# Question about fur growth



## dio.ren (Jan 18, 2013)

When Molly was about 6 months she got her first full haircut and it was short and she lasted at least 2 months or more before her next one.

We got her cut 3 weeks ago and somehow it's like her hair has grown super fast and like she needs a haircut again

At 75 dollars a pop that is a lot but I love the salon where we take her. She is almost 10 months now so does the fur grow faster when they are older or am I just imagining this?? I used to love her "shaggy" but now I like her better with the short hair. I don't even pay 75 dollars a month for my hair ha! I don't want her shaved down but they used something longer than a number 4. The first time she went she was smaller so they said a #4 would be too short so maybe now it would be ok??

Not sure what number to use?

The first picture was her first haircut at 5 -6 months and the second is the last one. She used the same lenght but it looks longer? Maybe cause she is a big girl now her fur grows faster??


----------



## lady amanda (Nov 26, 2010)

They used a 4 on Lady this last time....so Christine would be happy!


----------



## dio.ren (Jan 18, 2013)

I think Donna had said they used a 4 on Jake and the groomer said his fur seemed thicker and because of her build that it would be too short on her so I have no clue what she used all I know is that her fur has grown a lot in 3 weeks I love lady's new look she looks like a teddy bear  Won't show this to Christine I wan't her shorter but not too short I like her perm head


----------



## GorgeousGeorge (Jan 19, 2013)

Raw records |
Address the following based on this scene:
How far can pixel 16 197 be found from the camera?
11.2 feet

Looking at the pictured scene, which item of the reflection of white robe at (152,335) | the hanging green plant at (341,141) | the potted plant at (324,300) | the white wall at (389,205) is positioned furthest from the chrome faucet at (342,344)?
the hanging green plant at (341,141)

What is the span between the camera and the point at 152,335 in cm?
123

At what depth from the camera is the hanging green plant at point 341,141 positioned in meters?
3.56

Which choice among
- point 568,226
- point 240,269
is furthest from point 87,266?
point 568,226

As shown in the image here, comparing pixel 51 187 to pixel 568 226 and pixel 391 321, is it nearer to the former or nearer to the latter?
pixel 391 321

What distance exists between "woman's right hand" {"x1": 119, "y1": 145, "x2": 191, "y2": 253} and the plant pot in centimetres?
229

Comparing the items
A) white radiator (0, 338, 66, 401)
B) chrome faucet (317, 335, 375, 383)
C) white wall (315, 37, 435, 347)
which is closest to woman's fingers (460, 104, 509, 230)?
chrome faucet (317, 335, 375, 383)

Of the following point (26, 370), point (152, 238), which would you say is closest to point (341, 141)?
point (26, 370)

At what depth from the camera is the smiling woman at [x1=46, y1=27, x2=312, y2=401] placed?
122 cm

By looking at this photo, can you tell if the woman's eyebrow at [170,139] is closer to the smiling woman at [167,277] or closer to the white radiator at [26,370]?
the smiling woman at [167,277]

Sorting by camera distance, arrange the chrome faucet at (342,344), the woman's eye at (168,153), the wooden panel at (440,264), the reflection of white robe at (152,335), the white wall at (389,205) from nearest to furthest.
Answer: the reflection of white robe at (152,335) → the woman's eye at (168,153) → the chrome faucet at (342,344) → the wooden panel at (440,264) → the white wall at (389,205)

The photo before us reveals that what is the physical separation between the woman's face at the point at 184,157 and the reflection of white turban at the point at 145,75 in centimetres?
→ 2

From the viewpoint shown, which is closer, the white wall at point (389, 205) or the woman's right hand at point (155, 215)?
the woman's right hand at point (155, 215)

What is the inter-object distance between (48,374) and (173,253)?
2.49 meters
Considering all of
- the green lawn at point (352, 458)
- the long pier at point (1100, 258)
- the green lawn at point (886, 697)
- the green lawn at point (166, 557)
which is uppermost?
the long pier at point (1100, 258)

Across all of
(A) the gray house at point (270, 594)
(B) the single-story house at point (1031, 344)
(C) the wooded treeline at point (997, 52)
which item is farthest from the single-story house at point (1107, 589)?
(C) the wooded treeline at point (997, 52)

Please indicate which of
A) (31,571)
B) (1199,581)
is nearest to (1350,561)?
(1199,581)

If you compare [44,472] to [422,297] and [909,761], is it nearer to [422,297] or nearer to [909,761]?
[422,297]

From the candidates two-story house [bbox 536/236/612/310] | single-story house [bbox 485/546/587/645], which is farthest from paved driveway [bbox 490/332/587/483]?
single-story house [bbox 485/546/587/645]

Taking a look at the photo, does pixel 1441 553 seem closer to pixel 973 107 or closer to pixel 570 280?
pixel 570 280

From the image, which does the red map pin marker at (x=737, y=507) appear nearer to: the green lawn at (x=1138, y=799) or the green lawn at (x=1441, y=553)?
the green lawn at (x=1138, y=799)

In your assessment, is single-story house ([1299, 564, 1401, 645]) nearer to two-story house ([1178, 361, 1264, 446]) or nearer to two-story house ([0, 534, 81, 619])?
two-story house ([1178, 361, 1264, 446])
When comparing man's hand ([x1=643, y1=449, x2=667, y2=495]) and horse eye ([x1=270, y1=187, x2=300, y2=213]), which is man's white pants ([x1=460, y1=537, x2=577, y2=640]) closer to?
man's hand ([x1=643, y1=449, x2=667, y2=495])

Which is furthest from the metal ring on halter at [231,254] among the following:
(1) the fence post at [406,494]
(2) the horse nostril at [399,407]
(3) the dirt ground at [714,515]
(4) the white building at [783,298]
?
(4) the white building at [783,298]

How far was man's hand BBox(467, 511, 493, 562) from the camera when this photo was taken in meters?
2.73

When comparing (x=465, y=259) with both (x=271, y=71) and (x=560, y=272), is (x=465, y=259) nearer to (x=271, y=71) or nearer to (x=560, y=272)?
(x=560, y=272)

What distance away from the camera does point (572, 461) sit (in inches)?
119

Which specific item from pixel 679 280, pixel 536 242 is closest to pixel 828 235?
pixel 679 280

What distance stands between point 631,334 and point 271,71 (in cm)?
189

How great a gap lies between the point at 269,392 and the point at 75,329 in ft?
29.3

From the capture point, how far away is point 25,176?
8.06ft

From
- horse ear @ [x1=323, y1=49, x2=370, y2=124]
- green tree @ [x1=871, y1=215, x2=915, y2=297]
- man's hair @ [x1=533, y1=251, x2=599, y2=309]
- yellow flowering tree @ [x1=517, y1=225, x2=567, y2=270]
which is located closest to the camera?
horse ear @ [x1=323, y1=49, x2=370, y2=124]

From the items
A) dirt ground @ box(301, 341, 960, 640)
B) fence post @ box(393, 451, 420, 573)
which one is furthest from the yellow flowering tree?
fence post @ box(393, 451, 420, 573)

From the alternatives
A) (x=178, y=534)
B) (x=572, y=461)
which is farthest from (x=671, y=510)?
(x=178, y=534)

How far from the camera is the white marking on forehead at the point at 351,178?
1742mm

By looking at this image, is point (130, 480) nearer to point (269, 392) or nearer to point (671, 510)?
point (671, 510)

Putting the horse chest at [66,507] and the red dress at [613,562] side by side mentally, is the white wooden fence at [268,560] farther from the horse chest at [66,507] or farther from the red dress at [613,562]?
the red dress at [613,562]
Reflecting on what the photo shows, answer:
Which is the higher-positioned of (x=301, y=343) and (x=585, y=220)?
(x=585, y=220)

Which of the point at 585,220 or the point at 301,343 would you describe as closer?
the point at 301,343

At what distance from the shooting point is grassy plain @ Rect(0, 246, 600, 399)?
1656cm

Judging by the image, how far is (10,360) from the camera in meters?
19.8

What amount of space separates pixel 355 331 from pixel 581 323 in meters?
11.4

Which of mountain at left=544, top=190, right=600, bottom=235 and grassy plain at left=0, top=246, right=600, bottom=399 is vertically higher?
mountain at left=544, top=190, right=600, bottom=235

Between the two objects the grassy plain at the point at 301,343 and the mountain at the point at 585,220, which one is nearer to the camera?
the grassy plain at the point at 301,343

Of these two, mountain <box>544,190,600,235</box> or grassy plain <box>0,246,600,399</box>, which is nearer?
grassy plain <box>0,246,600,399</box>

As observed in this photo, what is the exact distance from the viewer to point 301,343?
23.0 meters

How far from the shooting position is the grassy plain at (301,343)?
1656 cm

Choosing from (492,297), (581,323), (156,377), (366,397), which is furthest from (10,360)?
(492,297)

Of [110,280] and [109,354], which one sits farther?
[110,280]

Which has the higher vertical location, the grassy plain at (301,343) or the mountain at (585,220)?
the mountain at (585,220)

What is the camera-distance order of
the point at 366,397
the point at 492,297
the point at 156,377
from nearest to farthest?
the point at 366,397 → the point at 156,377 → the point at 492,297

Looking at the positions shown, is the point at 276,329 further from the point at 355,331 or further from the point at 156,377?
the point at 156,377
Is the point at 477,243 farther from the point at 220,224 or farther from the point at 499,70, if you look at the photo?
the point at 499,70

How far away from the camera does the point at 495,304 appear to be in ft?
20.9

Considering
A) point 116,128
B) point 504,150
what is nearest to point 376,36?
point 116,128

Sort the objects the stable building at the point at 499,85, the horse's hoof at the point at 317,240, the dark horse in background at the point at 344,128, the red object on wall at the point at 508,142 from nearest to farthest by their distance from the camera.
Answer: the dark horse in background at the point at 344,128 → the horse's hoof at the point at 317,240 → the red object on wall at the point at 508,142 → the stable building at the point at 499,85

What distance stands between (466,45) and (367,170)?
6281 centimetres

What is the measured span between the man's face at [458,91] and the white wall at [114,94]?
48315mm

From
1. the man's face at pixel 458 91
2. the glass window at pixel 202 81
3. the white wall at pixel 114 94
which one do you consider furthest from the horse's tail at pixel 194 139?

Problem statement | Continue the forum thread about fur growth and haircuts from where it stops.

Written response |
Just a thought Renee but have you thought about trimming her yourself? If you do like her shorter then it may be easier than you think if you get some good quality trimmers and may be go on a day pet grooming course? I have been trimming George over the last two weeks for the first time as I keep hearing the horror stories about groomers. I know it has taken me a while but almost done, have sed a friends trimmer (will by myself a qality one) and scissors, will try and post before and after pictures when I learn how. OH even say's that George does not need to go to the groomers with Harry(cairn) as I have not done a bad job! The joy with cockapoos is that small mistakes do not show up much. Even my friend let me have a go on her cairn, but not so easy as any mistake shows up, at the moment he has had only 3 legs trimmed not a good. look


----------



## lady amanda (Nov 26, 2010)

REene, if you want to borrow some clippers, I would lend you mine if you want. and if you happen to find a one day course, I would totally go too..I just cant seem to find any.


----------



## dio.ren (Jan 18, 2013)

Well grooming her myself would be great but even if I did take a course she would probably end up bald or missing an eye or something. I have a hard enough time just brushing her She is so freaky washing her face is a big ordeal for her. So I guess not an option for me.

All I want to know is if their hair grows faster as they get older?? Now that she is 9 months and a bit maybe she has her adult coat but I am not sure? Last time it just didn't grow as fast for some reason We just might have to go for the Lady look the debate is still on about that one


----------



## lady amanda (Nov 26, 2010)

I dont think so...Lady goes from Bald to Fluffy Mop in about 6 months


----------



## dmgalley (Aug 19, 2012)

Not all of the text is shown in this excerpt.